## Brano da esaminare:

Premessa: a me il Castelmagno non piace. O meglio: non piace più. Lo trovo insulso, "nescio" scipito e ogni volta mi chiedo dove sia andato a finire quel grandioso formaggio che mi aveva conquistato anni fa. Qualche indizio mi è stato dato di recente, ad una cena dell'Accademia Italiana della Cucina (mio suocero ne è membro) quando, parlando del classico passo più lungo della gamba, si è fatto proprio l'esempio del Castelmagno. Pare infatti che, sulla scia dei primi entisiasmi successivi alla scoperta di un prodotto fino ad allora ritenuto "di nicchia", i produttori abbiano esteso a tal punto il raggio di vendita che, dopo pochi anni, non sono stati più capaci di reggere la domanda. I tempi di stagionatura, infatti, sono quelli che sono e francamente se ne fregano se negli Stati Uniti hanno ordinato 10mila forme o l'ultimo stellato esige una fornitura regolare ogni mese. E così, il prodotto destinato alla grande distribuzione è gioco forza sceso di qualità, come dimostra il mio pezzo di Castelmagno che era del tutto insapore.- e anche inodore: come si sa dai tempi di Tre Uomini in Barca, infatti, i formaggi più sono buoni, più puzzano, ahinoi. Questo non significa che tutto il Castelmagno sia deludente come quello che è toccato a me, tutt'altro: esistono (e resistono) ancora i piccoli produttori che, in barba a facili guadagni, rispettano ancora le antiche ricette e gli antichi metodi di stagionatura. Per cui, prima dell'acquisto, accertatevi della qualità del prodotto e chiedetene un assaggio al salumiere, oppure, se avete la fortuna di passare da quelle parti, fatevene una bella scorta. E pazienza se dovrete stare in apnea ogni volta che entrerete in cantina o aprirete la porta della dispensa: alla prova del gusto, passerà tutto in secondo piano.

Ingredienti
300 g di riso Carnaroli
100 g di nocciole toste e tritate
50 g di nocciole tostate intere
1 cipolla piccola
250 g di Castelmagno
meggiorana
burro

Se volete provare il metodo di Allan Bay, andate qui e seguite tutti i passaggi alla lettera. Altrimenti, procedete come un normale risotto.

Far stufare nel burro una piccola cipolla tritata e, quando è trasarente, aggiungete i 100 grammi di nocciole tritate. Fate insaporire. Aggiungete poi il riso, fate tostare a fiamma alta per 3 o 4 minuti e coprite poi con il brodo, aggiungendone altro, a mano a mano che il riso lo assorbe. Quando mancano 5 minuti alla fine della cottura, aggiungete i tre quarti del Castelmagno tritato e mescolate, in modo da amalgamarlo bene al resto del riso. A questo punto, assaggiate e, se è il caso, regolate di sale. Poco prima della mantecatura, aggiungete le nocciole intere. Quando il risotto è pronto, mantecate con una noce di burro e con il resto del formaggio: spegnete la fiamma, aggiungete questi due ingredienti, incoperchiate e lasciate riposare per tre minuti. Date poi un'ultima mescolata e servite subito.

## Istruzioni:
Risponda alle seguenti domande sul brano relativo al Castelmagno:
(a) Di quale associazione è membro il suocero di chi scrive?
(b) Quanti grammi di Castelmagno sono indicati tra gli ingredienti?
(c) Per quanti minuti va lasciato riposare il risotto incoperchiato durante la mantecatura?

## Dati disponibili:
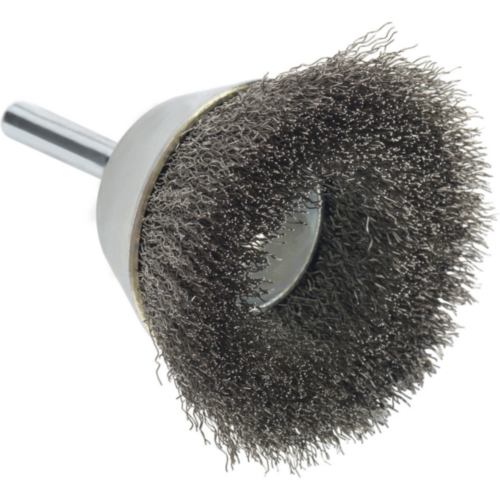 Tyrolit Cup brush 40 x 10 x 15-6 x 30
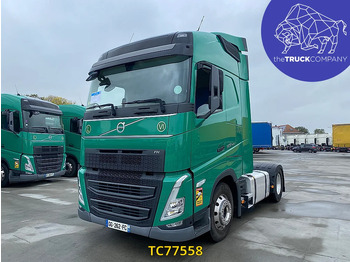 وحدة جر VOLVO FH 500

## Spazio risposta:
(a) L'Accademia Italiana della Cucina.
(b) 250 g.
(c) Tre minuti.